═════ Data for this exercise

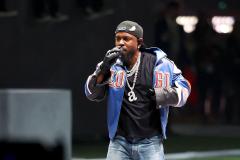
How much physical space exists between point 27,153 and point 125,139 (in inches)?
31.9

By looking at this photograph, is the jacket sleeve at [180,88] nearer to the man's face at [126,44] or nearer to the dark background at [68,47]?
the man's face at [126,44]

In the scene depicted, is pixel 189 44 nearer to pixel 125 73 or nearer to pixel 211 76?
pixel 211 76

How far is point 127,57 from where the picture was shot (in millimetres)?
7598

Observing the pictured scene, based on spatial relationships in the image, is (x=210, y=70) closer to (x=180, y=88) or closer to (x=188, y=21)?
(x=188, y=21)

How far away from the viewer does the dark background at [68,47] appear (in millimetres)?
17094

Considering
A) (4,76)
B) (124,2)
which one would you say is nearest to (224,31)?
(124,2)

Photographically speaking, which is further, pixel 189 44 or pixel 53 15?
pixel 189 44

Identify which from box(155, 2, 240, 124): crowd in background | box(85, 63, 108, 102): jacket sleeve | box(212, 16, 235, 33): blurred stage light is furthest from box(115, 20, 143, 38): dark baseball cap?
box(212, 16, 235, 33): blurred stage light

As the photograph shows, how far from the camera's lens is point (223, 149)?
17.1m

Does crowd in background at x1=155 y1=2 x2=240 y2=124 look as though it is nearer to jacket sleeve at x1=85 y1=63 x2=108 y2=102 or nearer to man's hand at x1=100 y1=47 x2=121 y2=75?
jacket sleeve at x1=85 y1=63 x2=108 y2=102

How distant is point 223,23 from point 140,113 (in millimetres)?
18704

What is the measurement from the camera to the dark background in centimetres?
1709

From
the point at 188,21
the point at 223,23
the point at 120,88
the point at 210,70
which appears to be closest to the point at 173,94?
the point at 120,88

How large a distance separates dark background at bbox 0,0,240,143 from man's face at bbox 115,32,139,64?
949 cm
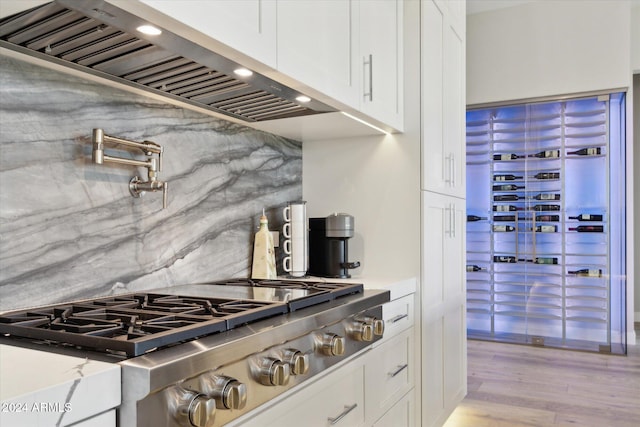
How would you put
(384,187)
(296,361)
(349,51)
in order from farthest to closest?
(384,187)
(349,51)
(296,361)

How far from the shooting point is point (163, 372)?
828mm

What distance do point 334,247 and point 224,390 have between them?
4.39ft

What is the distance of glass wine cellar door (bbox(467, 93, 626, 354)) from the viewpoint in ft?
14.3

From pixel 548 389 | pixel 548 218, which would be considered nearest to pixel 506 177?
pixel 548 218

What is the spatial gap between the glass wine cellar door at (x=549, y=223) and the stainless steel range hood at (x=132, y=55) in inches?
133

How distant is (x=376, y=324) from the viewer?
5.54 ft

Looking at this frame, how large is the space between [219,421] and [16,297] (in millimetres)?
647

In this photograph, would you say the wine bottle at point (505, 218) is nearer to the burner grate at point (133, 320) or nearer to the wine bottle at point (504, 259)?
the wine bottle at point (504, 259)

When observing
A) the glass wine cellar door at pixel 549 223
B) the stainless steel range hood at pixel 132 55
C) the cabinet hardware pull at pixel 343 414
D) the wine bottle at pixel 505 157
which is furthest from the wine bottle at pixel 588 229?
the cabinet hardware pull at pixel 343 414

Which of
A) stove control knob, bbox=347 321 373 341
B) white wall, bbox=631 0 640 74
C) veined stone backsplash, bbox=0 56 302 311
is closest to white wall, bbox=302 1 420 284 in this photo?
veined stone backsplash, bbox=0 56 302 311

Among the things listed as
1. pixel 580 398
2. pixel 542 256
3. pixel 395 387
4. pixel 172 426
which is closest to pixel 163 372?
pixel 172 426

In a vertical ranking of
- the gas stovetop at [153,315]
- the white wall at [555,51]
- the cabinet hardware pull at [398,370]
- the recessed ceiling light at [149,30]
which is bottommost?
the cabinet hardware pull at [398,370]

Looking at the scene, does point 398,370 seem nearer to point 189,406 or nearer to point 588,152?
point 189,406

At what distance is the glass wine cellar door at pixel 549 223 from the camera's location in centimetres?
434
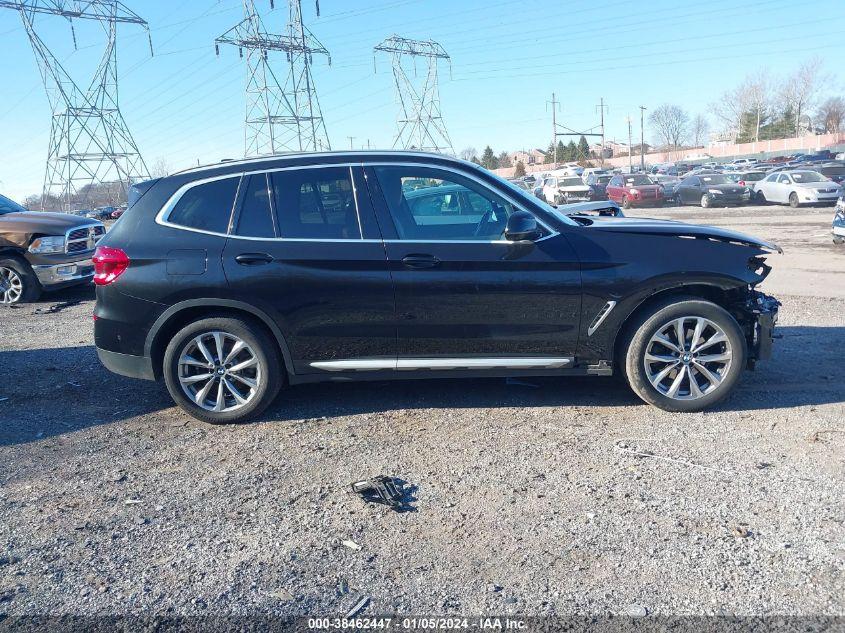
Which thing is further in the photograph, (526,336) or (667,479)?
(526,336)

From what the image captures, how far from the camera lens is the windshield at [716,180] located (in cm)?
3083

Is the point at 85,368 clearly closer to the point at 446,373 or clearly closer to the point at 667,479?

══════════

#### [Exercise]
Edit all of the lines above so that "millimetres" becomes "millimeters" wherever it occurs, and leave everything else unchanged. Do not include the pictures in your answer.

#### [Task solution]
How much physical space exists between point 27,153 and point 125,139 (in inches)?
31.9

By looking at this photograph, is the jacket sleeve at [180,88] nearer to the man's face at [126,44] or nearer to the dark background at [68,47]?
the man's face at [126,44]

In the scene depicted, is pixel 189 44 nearer to pixel 125 73 or nearer to pixel 211 76?
pixel 211 76

How far is point 127,57 from where the picture was shot (in millimeters)?
7598

Observing the pictured scene, based on spatial relationships in the image, is (x=210, y=70) closer to (x=180, y=88) or closer to (x=188, y=21)?
(x=188, y=21)

How far away from the viewer does the dark background at [68,47] appear (in millimeters)?
17094

Considering
A) (4,76)
B) (124,2)
which one would you say is nearest to (224,31)?
(124,2)

Photographically speaking, which is further, pixel 189 44 or pixel 53 15?
pixel 189 44

Identify which from box(155, 2, 240, 124): crowd in background | box(85, 63, 108, 102): jacket sleeve | box(212, 16, 235, 33): blurred stage light is furthest from box(115, 20, 143, 38): dark baseball cap?
box(212, 16, 235, 33): blurred stage light

As the photograph shows, how far from the camera's lens is point (223, 149)?
17.1m

Does crowd in background at x1=155 y1=2 x2=240 y2=124 look as though it is nearer to jacket sleeve at x1=85 y1=63 x2=108 y2=102 or nearer to man's hand at x1=100 y1=47 x2=121 y2=75?
jacket sleeve at x1=85 y1=63 x2=108 y2=102

How distant is point 223,23 from point 140,113 (in millimeters)?
18704

What is the measurement from the camera to the dark background in centimetres?
1709

From
the point at 188,21
the point at 223,23
the point at 120,88
the point at 210,70
which appears to be closest to the point at 173,94?
the point at 120,88

How large a distance separates dark background at bbox 0,0,240,143 from man's face at bbox 115,32,139,64?
949 cm
How would you put
(384,187)
(296,361)
(349,51)
in order from farthest to closest?
(384,187)
(349,51)
(296,361)

How far from the shooting point is point (163, 372)?
828mm

What distance do point 334,247 and point 224,390 have between them?
4.39ft

What is the distance of glass wine cellar door (bbox(467, 93, 626, 354)) from the viewpoint in ft?
14.3

From pixel 548 389 | pixel 548 218, which would be considered nearest to pixel 506 177?
pixel 548 218

What is the spatial gap between the glass wine cellar door at (x=549, y=223) and the stainless steel range hood at (x=132, y=55) in inches?
133

How distant is (x=376, y=324) from the viewer?
5.54 ft

Looking at this frame, how large is the space between [219,421] and [16,297] (in millimeters)?
647

In this photograph, would you say the wine bottle at point (505, 218) is nearer to the burner grate at point (133, 320) or nearer to the wine bottle at point (504, 259)?
the wine bottle at point (504, 259)

When observing
A) the glass wine cellar door at pixel 549 223
B) the stainless steel range hood at pixel 132 55
C) the cabinet hardware pull at pixel 343 414
D) the wine bottle at pixel 505 157
which is furthest from the wine bottle at pixel 588 229?
the cabinet hardware pull at pixel 343 414

Which of
A) stove control knob, bbox=347 321 373 341
B) white wall, bbox=631 0 640 74
C) veined stone backsplash, bbox=0 56 302 311
is closest to white wall, bbox=302 1 420 284 in this photo?
veined stone backsplash, bbox=0 56 302 311

Among the things listed as
1. pixel 580 398
2. pixel 542 256
3. pixel 395 387
4. pixel 172 426
which is closest to pixel 163 372?
pixel 172 426

In a vertical ranking of
- the gas stovetop at [153,315]
- the white wall at [555,51]
- the cabinet hardware pull at [398,370]
- the recessed ceiling light at [149,30]
which is bottommost?
the cabinet hardware pull at [398,370]

Looking at the scene, does point 398,370 seem nearer to point 189,406 or nearer to point 588,152?
point 189,406

At what distance is the glass wine cellar door at pixel 549 223 from the camera's location in centimetres?
434
Which thing is further in the photograph, (526,336) or (667,479)?
(526,336)

From what the image captures, how far from the camera lens is the windshield at [716,180] located (in cm)?
3083

Is the point at 85,368 clearly closer to the point at 446,373 or clearly closer to the point at 667,479?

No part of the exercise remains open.